» Given instruction
Rewrite every line of the records below as a numbered list, leaving out blank lines and omitting the pictures.

» Input rows
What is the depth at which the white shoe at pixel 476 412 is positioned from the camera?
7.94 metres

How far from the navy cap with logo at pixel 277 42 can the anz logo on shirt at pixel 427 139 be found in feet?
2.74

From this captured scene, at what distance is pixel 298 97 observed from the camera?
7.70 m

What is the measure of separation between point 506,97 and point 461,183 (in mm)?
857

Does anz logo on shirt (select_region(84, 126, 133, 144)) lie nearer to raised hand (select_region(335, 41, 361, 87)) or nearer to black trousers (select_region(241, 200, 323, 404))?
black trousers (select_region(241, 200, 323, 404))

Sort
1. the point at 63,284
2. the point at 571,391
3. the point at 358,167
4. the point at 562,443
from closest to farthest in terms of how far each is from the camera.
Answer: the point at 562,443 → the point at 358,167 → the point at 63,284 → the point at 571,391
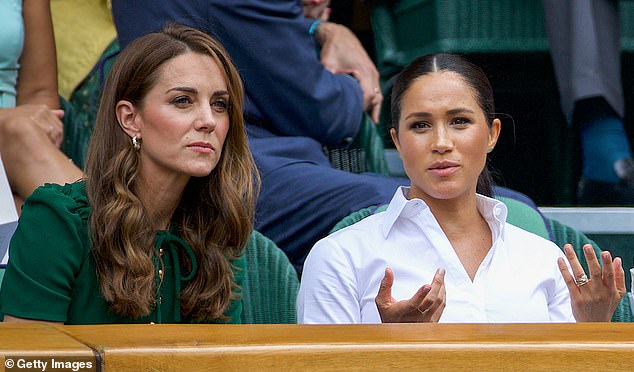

» Result of this exercise
1. What is the depth at which the white shoe at pixel 476 412 is positioned from the camera?
2. 7.94 metres
3. How far from the navy cap with logo at pixel 277 42 can the anz logo on shirt at pixel 427 139 be found in feet?
4. 2.74
5. From this captured scene, at what distance is pixel 298 97 observed from the camera?
6. 7.70 m
7. What is the measure of separation between point 506,97 and point 461,183 (in mm)?
8. 857
9. Does anz logo on shirt (select_region(84, 126, 133, 144)) lie nearer to raised hand (select_region(335, 41, 361, 87)) or nearer to black trousers (select_region(241, 200, 323, 404))?
10. black trousers (select_region(241, 200, 323, 404))
11. Sort
12. 1. the point at 63,284
13. 2. the point at 571,391
14. 3. the point at 358,167
15. 4. the point at 562,443
16. from closest to farthest in terms of how far each is from the camera.
17. Answer: the point at 562,443 → the point at 358,167 → the point at 63,284 → the point at 571,391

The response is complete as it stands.